Börse

Strafanzeige wegen Betrugs im Zusammenhang mit dem LBK-Verkauf (3)

Im Kaufvertrag mit Asklepios hat sich die Freie und Hansestadt Hamburg verpflichtet, den LBK NEU so auszustatten, dass am 1. Januar 2005 ein Nettoumlaufvermögen (NUV) in Höhe von zwei Monatsumsätzen vorhanden ist.

Diese Vermögensausstattung bildet ­ so der Senat in der Verkaufsdrs. 18/849

­ auch die Zielgröße für die folgenden Jahre. Sollte die Zielgröße nicht erreicht werden, wird die städtische Besitzanstalt dem LBK NEU die fehlende Summe als Darlehen zur Verfügung stellen. Diese Liquiditätshilfedarlehen können 75 Mio. Euro erreichen. Sie sind bei einem Börsengang des LBK NEU oder bei einem Börsengang von Asklepios zu tilgen ­ ansonsten nur bei ausreichender Liquidität des LBK NEU.

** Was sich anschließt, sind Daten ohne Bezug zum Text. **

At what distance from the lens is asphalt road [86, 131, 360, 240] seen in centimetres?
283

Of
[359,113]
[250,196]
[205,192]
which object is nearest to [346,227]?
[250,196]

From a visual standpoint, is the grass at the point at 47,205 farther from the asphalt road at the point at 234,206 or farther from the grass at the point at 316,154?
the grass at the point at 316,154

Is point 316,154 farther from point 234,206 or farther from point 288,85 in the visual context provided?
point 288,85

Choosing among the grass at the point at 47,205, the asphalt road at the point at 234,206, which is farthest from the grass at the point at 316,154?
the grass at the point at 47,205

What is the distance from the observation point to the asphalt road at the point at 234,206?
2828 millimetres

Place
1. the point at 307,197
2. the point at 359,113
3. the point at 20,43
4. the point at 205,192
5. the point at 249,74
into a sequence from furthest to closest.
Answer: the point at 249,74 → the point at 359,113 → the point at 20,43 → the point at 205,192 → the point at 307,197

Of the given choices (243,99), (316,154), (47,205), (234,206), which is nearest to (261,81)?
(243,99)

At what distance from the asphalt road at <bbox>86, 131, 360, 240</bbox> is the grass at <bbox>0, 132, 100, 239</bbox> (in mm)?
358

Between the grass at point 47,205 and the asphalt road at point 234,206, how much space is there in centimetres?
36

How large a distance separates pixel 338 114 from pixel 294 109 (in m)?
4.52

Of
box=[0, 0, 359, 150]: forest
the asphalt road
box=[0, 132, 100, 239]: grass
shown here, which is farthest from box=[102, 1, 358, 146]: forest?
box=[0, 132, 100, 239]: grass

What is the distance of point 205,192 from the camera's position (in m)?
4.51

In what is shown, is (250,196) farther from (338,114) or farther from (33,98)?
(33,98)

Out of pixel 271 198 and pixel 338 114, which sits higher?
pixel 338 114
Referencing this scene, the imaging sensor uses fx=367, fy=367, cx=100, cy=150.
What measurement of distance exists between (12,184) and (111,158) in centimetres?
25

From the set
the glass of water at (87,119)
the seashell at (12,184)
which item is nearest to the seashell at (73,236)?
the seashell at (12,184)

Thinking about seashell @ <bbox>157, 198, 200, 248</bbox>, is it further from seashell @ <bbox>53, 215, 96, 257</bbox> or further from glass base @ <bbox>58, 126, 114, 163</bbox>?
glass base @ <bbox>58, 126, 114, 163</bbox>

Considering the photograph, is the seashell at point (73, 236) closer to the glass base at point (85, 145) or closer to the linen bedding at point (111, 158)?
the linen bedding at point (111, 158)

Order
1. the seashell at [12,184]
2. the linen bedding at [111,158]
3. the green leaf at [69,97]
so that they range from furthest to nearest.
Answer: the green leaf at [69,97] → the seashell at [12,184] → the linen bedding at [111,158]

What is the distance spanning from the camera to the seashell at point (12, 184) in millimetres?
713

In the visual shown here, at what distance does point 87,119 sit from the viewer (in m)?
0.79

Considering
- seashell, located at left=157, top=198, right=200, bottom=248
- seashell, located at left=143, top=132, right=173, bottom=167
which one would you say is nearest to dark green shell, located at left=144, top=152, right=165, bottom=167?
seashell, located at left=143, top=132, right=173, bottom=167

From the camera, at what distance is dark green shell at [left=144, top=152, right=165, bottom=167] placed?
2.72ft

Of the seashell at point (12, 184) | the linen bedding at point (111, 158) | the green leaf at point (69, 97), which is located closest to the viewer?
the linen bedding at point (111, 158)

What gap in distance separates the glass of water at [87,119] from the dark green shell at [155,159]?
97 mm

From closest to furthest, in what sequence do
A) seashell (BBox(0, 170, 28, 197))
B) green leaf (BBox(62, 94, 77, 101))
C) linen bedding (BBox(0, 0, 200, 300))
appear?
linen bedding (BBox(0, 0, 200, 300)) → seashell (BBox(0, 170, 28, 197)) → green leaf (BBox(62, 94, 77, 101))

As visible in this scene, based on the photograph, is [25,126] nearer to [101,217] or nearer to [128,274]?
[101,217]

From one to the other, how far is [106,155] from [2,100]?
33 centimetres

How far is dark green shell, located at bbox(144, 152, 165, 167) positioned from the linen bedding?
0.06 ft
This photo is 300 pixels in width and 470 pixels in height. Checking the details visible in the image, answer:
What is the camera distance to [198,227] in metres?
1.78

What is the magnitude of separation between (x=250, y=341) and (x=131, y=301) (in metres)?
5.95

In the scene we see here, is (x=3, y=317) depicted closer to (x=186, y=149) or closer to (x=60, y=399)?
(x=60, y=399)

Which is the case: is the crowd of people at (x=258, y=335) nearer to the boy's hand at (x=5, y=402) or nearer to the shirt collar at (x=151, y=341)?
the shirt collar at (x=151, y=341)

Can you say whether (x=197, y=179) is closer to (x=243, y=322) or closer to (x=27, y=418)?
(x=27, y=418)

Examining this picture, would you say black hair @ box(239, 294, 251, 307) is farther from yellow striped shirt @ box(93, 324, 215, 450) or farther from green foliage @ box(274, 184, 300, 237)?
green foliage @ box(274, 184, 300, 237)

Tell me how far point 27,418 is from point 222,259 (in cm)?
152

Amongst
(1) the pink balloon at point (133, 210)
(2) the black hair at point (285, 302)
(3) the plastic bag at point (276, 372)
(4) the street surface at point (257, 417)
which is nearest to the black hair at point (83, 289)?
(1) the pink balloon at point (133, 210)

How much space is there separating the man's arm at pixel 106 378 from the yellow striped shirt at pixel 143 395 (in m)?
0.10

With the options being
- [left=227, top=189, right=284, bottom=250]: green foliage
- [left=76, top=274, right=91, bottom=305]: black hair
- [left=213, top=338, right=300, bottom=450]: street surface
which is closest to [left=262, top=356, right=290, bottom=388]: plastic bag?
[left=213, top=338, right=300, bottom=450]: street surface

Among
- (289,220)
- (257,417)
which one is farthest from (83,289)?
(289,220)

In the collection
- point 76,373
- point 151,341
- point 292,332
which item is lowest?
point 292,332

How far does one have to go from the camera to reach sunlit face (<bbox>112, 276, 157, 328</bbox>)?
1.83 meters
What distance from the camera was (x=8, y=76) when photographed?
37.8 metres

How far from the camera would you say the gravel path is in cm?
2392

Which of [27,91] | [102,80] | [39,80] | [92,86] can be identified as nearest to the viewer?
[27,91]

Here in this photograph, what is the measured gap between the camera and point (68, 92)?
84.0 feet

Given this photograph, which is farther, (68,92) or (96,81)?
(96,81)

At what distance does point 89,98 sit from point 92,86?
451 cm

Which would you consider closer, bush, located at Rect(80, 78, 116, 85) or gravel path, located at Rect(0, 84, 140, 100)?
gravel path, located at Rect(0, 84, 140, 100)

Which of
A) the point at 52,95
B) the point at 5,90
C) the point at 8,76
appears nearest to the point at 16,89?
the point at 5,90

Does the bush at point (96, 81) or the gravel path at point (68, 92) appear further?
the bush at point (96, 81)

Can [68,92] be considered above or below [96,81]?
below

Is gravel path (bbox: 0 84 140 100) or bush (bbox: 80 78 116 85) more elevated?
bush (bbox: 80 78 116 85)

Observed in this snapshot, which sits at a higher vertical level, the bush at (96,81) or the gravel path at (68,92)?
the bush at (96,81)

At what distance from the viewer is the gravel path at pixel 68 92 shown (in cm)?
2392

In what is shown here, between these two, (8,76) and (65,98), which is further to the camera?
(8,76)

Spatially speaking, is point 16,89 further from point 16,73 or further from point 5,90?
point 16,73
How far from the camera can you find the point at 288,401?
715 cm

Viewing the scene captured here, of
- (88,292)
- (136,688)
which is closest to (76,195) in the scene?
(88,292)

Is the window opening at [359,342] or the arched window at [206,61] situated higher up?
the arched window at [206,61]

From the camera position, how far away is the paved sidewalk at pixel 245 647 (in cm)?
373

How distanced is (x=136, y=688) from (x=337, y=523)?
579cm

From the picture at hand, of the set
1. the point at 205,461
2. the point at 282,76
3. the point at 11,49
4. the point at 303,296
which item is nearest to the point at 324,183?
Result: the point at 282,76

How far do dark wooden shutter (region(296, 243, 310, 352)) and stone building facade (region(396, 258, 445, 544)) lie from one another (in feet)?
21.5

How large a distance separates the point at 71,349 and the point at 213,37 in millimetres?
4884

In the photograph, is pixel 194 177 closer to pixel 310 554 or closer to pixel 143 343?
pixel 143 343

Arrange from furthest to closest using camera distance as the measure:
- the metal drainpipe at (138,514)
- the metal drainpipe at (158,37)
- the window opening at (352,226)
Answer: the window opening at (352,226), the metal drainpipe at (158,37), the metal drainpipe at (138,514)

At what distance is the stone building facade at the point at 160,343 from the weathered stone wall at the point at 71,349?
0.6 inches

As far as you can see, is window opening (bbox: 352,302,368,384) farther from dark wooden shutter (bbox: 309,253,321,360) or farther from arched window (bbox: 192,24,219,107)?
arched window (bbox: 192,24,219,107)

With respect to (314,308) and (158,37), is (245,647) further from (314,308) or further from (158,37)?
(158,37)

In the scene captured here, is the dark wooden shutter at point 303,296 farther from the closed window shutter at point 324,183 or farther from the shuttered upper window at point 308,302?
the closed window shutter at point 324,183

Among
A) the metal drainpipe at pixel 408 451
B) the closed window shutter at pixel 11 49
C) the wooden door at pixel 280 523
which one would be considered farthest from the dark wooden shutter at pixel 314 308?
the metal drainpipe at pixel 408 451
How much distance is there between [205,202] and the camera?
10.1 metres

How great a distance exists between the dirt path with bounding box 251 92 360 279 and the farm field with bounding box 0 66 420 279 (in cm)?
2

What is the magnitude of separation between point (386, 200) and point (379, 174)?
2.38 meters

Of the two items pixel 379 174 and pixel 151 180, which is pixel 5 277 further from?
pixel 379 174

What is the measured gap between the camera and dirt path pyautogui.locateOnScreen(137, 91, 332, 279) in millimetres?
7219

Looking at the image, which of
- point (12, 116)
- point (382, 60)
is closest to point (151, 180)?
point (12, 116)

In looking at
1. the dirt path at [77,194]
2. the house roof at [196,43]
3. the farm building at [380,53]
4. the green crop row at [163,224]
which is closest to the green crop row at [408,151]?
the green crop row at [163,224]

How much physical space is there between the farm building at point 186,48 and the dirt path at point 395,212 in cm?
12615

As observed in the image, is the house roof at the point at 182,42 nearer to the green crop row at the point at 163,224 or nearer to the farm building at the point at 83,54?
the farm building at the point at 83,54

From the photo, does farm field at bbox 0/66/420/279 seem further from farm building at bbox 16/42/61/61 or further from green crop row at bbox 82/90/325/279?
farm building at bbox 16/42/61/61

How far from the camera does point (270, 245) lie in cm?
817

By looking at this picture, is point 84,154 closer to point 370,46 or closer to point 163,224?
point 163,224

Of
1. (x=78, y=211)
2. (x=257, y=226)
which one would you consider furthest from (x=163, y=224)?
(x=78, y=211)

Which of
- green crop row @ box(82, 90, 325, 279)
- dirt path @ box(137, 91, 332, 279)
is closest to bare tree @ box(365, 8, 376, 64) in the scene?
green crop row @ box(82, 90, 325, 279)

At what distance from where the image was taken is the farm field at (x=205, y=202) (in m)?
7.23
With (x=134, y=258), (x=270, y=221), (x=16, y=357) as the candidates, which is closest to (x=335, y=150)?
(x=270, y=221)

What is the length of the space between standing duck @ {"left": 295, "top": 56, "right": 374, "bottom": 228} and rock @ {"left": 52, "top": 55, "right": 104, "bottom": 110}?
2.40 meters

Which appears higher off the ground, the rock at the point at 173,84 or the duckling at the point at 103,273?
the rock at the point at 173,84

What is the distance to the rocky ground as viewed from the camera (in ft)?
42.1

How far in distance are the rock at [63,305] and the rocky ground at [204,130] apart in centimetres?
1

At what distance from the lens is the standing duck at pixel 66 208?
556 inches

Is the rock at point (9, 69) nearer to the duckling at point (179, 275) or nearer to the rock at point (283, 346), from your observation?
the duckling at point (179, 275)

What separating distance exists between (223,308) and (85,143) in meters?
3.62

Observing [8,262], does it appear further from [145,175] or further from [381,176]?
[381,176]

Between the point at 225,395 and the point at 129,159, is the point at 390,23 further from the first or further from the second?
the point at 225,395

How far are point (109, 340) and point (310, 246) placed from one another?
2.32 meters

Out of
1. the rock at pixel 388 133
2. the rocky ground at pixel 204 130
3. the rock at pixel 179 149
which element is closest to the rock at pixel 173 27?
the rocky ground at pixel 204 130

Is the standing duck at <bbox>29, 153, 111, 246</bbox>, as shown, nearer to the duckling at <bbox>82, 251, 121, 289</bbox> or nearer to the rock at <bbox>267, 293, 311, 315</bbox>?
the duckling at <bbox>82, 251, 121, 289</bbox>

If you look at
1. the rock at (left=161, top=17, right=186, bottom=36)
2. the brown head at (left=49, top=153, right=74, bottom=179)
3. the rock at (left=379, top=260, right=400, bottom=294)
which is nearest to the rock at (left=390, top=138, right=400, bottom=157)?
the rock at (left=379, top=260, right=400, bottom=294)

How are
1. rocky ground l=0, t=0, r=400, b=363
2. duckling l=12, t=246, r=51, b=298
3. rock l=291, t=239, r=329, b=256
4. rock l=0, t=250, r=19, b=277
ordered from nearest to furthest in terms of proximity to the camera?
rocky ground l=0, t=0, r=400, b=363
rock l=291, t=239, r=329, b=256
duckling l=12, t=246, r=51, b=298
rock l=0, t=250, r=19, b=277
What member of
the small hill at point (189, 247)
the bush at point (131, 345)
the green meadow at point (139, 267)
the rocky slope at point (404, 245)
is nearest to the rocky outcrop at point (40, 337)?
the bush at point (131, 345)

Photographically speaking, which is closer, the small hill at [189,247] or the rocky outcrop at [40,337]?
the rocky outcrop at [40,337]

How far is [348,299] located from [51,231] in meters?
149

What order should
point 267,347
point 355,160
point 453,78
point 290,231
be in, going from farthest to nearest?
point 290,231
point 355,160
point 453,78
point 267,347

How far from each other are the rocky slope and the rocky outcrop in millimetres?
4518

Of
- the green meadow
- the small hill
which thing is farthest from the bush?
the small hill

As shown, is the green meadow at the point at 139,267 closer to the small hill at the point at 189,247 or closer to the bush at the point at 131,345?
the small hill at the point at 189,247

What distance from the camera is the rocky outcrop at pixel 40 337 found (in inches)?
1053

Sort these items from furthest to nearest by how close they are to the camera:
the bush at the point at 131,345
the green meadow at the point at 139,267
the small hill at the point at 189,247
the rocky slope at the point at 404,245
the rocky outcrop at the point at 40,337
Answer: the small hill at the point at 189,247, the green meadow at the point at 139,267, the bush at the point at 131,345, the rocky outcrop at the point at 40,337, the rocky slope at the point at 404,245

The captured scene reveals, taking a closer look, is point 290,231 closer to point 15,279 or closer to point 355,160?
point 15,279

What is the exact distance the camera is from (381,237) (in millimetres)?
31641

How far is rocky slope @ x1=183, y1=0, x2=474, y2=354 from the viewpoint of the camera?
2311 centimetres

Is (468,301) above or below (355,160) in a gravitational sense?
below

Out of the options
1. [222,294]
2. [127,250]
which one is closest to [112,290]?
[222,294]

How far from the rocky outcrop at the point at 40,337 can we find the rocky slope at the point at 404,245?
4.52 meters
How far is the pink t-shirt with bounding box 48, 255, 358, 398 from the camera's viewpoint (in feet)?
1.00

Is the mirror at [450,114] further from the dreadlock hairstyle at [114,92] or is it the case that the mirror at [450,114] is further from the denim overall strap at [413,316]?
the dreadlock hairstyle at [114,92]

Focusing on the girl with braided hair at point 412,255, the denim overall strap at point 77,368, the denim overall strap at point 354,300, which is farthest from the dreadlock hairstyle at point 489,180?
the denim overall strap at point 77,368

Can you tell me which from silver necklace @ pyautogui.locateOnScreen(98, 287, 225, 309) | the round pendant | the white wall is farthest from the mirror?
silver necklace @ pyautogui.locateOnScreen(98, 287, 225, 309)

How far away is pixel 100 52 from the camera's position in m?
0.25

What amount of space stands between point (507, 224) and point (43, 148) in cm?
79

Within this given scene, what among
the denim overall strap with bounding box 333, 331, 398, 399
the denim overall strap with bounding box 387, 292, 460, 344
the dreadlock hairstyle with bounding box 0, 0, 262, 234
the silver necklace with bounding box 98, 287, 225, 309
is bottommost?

In Presseberichten vom 30. November 2005 wurden der Vorsitzende des Aufsichtsrats des LBK Senator Dräger sowie Finanzsenator Peiner mit Aussagen hinsichtlich des Jahresabschlusses 2004 des LBK, eines Jahresergebnisses von -136 Mio. Euro sowie eines daraus abgeleiteten Ausgleichs des Nettoumlaufvermögens auf das garantierte Niveau durch einen Zuschuss der städtischen Besitzanstalt in Höhe von 19,5 Mio. Euro zitiert.

Der Betrag von 19,5 Mio. Euro zur Herstellung des garantierten Netto-Umlaufvermögens wurde am 20. Dezember 2005 von der LBK Immobilien zur Zahlung an die LBK GmbH angewiesen. Erst am 30. Januar 2006 ­ statt wie vereinbart am 30. November 2005 ­ ging der einzige Kaufpreis-Anteil, den Asklepios für die Geschäftanteile zu zahlen hatte, in Höhe von 19,2 Mio. Euro auf dem Konto des LBK Immobilien ein. Den restlichen Kaufpreis muss das verkaufte Unternehmen LBK selbst aufbringen.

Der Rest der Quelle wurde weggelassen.